▸ ASSIGNED TASK A
Reproduce the passage in the article on Biñan's legislative districts from "The President of" up to and including "the first district.", word for word.
▸ ASSIGNED TASK B
In the article on Biñan's legislative districts, which cities remained in Laguna's first district after Biñan was separated from it?

▸ DOCUMENT SEGMENT
= Legislative districts of Biñan =

Legislative district of the Philippines

The legislative districts of Biñan are the representations of the component city of Biñan in the Congress of the Philippines. The city is currently represented in the lower house of the Congress through its lone congressional district.

== History ==
Biñan was represented in the Congress as part of the at-large district of Laguna in the Malolos Congress (1898–1899), National Assembly of the Second Philippine Republic (1943–1944) and Regular Batasang Pambansa (1984–1986) and the first district of Laguna from 1907–1941, 1945–1972, and 1987–2016. The province of Laguna was represented in the Interim Batasang Pambansa as part of Region IV-A from 1978 to 1984.

The President of the Republic of the Philippines signed on March 27, 2015 by the Republic Act No. 10658, separating Biñan from the first district of the province. The cities of San Pedro and Santa Rosa remained in the first district.

▸ RAW DATA
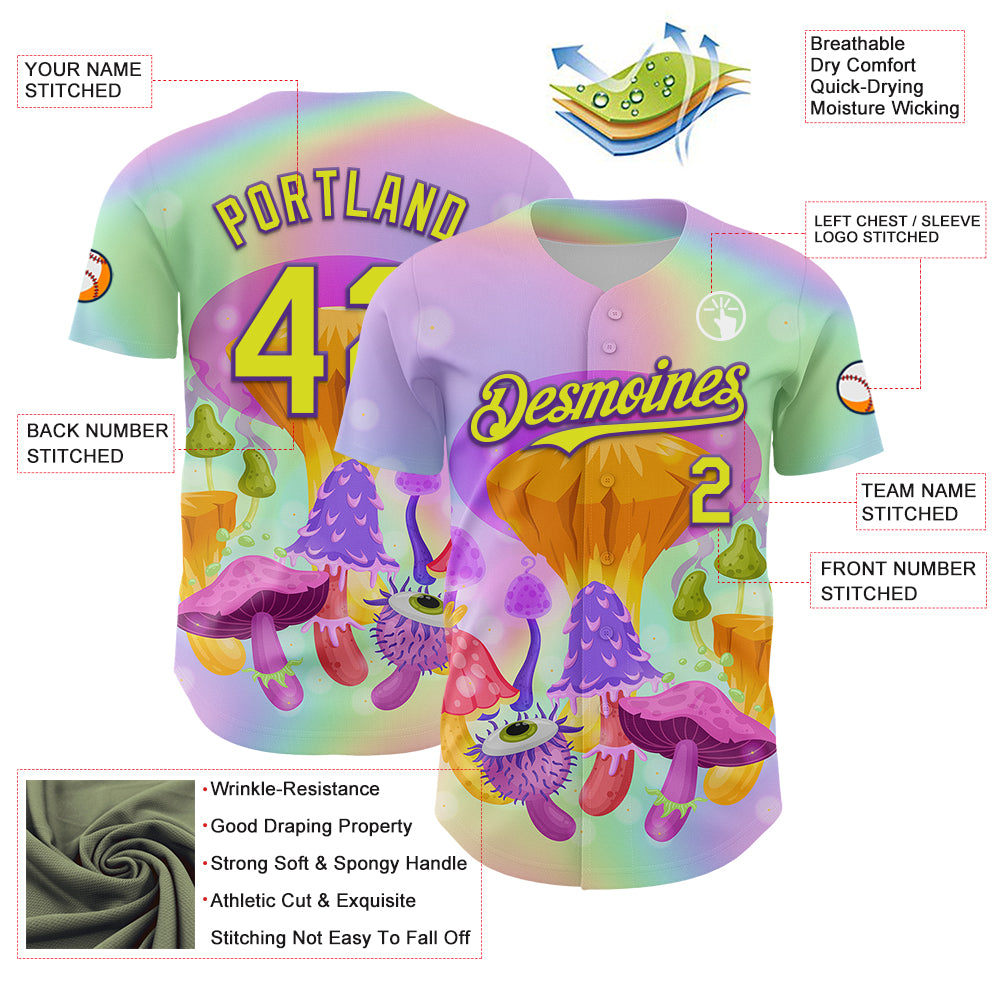 Custom Purple Neon Yellow 3D Pattern Design Trippy Psychedelic Magic Mushrooms Authentic Baseball Jersey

▸ RESULT A
The President of the Republic of the Philippines signed on March 27, 2015 by the Republic Act No. 10658, separating Biñan from the first district of the province. The cities of San Pedro and Santa Rosa remained in the first district.

▸ RESULT B
San Pedro and Santa Rosa.